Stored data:
* * *

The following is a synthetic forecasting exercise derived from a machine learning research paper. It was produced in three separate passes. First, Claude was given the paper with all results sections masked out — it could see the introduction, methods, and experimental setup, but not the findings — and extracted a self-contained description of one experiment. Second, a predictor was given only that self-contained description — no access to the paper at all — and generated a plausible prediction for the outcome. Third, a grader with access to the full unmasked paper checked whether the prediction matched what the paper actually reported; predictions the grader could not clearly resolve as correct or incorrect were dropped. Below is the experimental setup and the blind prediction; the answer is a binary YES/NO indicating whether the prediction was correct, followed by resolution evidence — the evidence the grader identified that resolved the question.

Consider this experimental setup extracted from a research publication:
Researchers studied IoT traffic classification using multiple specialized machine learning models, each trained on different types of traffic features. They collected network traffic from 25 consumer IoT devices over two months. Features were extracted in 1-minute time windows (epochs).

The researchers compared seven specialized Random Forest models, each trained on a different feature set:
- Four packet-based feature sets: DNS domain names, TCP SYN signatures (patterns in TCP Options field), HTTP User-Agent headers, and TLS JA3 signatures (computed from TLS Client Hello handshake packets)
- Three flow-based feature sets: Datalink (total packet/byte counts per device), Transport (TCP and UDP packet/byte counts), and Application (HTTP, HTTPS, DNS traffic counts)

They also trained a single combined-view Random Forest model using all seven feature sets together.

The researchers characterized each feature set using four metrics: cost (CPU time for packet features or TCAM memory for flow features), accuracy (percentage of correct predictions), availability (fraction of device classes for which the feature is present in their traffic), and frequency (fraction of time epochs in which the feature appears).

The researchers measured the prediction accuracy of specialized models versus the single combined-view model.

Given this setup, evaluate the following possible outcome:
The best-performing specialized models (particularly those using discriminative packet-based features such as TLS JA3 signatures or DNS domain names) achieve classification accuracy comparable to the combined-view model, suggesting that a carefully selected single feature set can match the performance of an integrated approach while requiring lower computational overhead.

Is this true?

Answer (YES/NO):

* * *

- Exercise brief
Your answer must be the count of lines in the data that contain "seven", with no added words.

- Exercise solution
2